In 1981 the trio stopped. And the music career almost ends tragically. After one of the brothers’ last concerts, a ghost driver races towards them on their way home from Bern to Dübendorf. The brothers can narrowly dodge. Vic Eugster later described the moment as “the worst experience of our career”.

In 1982, the brothers return to the nation’s screens. Swiss television is tailoring a Saturday evening show for them. The program is called “Iischtige please” and runs for two years. Then it’s over with the trio Eugster. But Vic Eugster keeps making music. He performs as a trio with TV presenter Sepp Trütsch and singer Nella Martinetti.

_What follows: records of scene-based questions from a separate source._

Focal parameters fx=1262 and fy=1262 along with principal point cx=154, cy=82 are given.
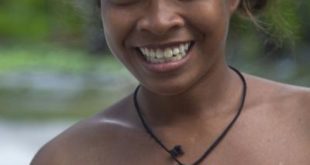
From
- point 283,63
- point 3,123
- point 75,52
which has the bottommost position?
point 75,52

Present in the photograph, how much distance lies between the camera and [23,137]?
24.2ft

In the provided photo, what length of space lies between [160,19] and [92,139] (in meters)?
0.49

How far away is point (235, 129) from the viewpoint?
287 cm

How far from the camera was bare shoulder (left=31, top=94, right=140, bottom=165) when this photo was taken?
117 inches

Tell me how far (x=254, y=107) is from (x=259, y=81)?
0.28 feet

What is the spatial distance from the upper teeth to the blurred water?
4.02 metres

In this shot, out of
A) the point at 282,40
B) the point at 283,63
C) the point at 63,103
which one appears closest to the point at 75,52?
the point at 63,103

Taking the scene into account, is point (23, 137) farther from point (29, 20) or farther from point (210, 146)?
point (210, 146)

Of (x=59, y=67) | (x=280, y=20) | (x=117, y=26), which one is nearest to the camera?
(x=117, y=26)

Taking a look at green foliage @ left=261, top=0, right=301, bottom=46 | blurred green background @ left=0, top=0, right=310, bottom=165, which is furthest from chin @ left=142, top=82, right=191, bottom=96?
blurred green background @ left=0, top=0, right=310, bottom=165

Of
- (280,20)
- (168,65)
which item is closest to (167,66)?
(168,65)

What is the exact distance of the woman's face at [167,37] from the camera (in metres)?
2.66

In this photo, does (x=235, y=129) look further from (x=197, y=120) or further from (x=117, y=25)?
(x=117, y=25)

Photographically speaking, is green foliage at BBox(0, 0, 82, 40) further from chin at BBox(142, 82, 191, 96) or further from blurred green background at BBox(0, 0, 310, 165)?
chin at BBox(142, 82, 191, 96)
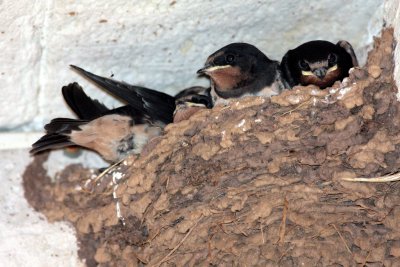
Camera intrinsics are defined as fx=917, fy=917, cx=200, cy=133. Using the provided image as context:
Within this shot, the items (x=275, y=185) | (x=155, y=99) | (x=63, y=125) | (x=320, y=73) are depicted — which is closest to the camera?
(x=275, y=185)

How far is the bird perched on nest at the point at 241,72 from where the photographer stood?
12.9 feet

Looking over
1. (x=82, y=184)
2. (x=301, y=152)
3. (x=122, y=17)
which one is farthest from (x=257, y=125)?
(x=82, y=184)

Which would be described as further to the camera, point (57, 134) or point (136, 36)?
point (57, 134)

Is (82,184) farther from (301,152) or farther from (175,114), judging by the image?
(301,152)

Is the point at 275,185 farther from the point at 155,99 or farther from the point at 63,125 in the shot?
the point at 63,125

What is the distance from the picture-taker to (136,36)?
3.79 metres

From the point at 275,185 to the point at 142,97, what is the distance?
2.44 ft

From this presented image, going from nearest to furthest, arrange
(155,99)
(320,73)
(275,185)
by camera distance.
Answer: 1. (275,185)
2. (320,73)
3. (155,99)

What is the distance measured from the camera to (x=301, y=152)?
3.54 m

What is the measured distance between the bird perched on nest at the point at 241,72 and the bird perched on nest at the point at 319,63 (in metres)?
0.13

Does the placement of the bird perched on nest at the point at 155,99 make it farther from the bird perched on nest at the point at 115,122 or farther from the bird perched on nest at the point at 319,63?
the bird perched on nest at the point at 319,63

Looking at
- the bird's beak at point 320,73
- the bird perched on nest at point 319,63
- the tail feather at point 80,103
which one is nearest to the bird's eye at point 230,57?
the bird perched on nest at point 319,63

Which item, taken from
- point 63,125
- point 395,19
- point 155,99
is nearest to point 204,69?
point 155,99

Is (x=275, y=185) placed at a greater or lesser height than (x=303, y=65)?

Later he, who originally trained as a surveyor, took over two restaurants and a vinotheque in Dübendorf. From 1980 to 1990, Eugster was on the Dübendorf municipal council for the CVP and was even president of the municipal council in 1985/86.

He also continues to run the family music label. He suffered a setback in 1994. At that time, the Eugsters took over 13 Interdiscount record stores. “A mistake,” as Vic Eugster later said in an interview with “Blick”: “We got into record sales when the record market was already rapidly falling. We lost over a million francs with that.”

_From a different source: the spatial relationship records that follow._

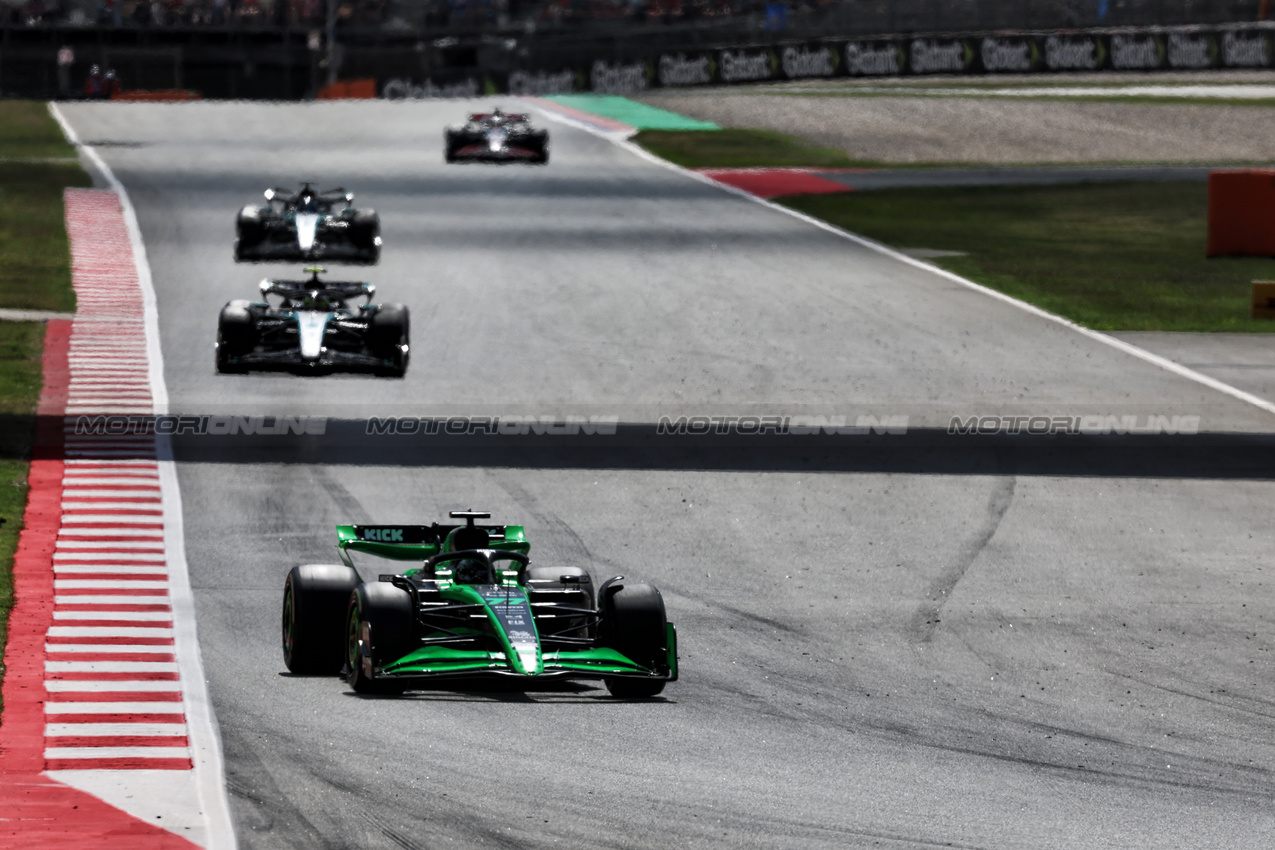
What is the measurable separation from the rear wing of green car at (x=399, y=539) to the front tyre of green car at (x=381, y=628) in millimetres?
1111

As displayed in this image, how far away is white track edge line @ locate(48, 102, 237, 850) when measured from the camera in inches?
369

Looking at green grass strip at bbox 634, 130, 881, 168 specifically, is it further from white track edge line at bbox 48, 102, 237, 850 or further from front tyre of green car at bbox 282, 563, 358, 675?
front tyre of green car at bbox 282, 563, 358, 675

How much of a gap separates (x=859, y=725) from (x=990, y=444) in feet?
29.3

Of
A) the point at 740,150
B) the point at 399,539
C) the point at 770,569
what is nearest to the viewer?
the point at 399,539

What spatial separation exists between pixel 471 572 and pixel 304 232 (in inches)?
570

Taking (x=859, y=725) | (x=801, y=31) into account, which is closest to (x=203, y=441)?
(x=859, y=725)

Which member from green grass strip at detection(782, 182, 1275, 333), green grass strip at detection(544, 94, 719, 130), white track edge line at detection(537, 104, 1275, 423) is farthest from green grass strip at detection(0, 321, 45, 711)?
green grass strip at detection(544, 94, 719, 130)

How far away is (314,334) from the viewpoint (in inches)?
801

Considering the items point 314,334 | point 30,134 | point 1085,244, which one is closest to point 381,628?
point 314,334

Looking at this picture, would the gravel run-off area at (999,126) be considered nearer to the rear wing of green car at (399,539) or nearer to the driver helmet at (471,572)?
the rear wing of green car at (399,539)

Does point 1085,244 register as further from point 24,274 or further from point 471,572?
point 471,572

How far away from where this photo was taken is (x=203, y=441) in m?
19.1

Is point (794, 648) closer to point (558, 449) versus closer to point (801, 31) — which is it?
point (558, 449)

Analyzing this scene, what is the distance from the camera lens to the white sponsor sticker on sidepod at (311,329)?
66.3 ft
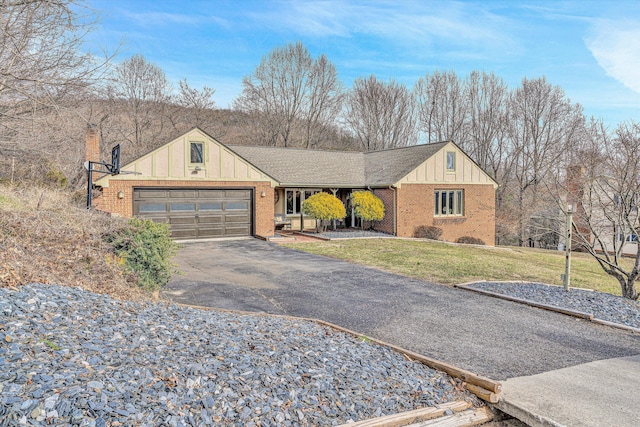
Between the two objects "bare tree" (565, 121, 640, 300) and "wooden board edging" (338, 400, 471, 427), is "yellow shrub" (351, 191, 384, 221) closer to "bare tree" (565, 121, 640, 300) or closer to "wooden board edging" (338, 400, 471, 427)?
"bare tree" (565, 121, 640, 300)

From the stage to the church choir

He remains closely connected with the brothers even after his music career. They sing together in the church choir. In September 2022, the musical “Oh läck du mir” will premiere in Zurich in honor of the trio.

Today, only one of the three brothers lives with Alex, 85 years old. Vic Eugster died on Saturday morning at the age of 82. His older brother Guido passed away in April 2021 at the age of 84.

Guido, Alex and Vic (from left) - together they wrote more hits than almost any other Swiss music group.

Guido, Alex and Vic (from left) – together they wrote more hits than almost any other Swiss music group.